In the present study we provided an in-depth review of the most important new data available on different mutations in HBV genome of patients with OHBS, which may play a role in the pathogenesis of OHBS. The data were collected through reviewing the full-text articles, identified by the PubMed search, using the following keywords and their different combinations: occult hepatitis B, HBV genome, "a" determinant, HBV open reading frames, S mutations, X mutations, P mutations and C mutations.

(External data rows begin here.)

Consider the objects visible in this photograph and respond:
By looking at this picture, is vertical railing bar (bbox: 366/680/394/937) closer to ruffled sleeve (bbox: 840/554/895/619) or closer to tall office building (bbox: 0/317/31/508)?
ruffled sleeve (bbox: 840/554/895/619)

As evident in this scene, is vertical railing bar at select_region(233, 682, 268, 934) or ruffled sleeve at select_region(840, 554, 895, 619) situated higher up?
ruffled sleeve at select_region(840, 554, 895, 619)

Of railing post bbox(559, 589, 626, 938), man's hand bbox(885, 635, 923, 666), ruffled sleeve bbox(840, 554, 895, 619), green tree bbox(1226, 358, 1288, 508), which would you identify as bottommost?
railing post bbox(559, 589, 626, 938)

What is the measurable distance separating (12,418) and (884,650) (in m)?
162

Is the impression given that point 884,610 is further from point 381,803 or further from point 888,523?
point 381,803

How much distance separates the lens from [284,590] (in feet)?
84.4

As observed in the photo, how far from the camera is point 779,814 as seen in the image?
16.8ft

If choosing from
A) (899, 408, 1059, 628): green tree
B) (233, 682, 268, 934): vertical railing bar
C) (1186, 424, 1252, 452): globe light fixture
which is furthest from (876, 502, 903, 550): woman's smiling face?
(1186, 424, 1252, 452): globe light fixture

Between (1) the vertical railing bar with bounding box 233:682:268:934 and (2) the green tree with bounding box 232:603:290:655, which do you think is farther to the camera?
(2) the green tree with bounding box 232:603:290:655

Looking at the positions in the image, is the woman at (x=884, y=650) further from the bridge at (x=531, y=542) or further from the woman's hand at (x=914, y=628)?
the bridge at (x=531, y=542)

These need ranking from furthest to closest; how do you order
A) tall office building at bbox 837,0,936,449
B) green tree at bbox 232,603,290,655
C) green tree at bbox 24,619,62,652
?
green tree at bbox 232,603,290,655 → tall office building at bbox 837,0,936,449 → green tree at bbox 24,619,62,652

Variants within the major hydrophilic region (MHR) of the HBsAg, deletions in the pre-S1region, codon stop in the S open reading frames (ORF), sporadic non common mutations, some mutations affecting the posttranslational production of HBV proteins in the S ORF like deletion mutations, mutations in start codon and nucleotide changes in the X ORF, deletion and point mutations in P ORF and sometimes, nucleotide substitution in the C ORF are among the assumed mutations detected to have a role in OHBS appearance.
Studies mostly lacked a control group and the whole-length HBV sequencing was scant with conflicting results, suggesting that OHBS is often a result of multiple mechanisms. Additional studies on full-length HBV genomes from occult and non-occult HBV cases may shed more light on the interplay between different mechanisms involved in the pathogenesis of OHBS.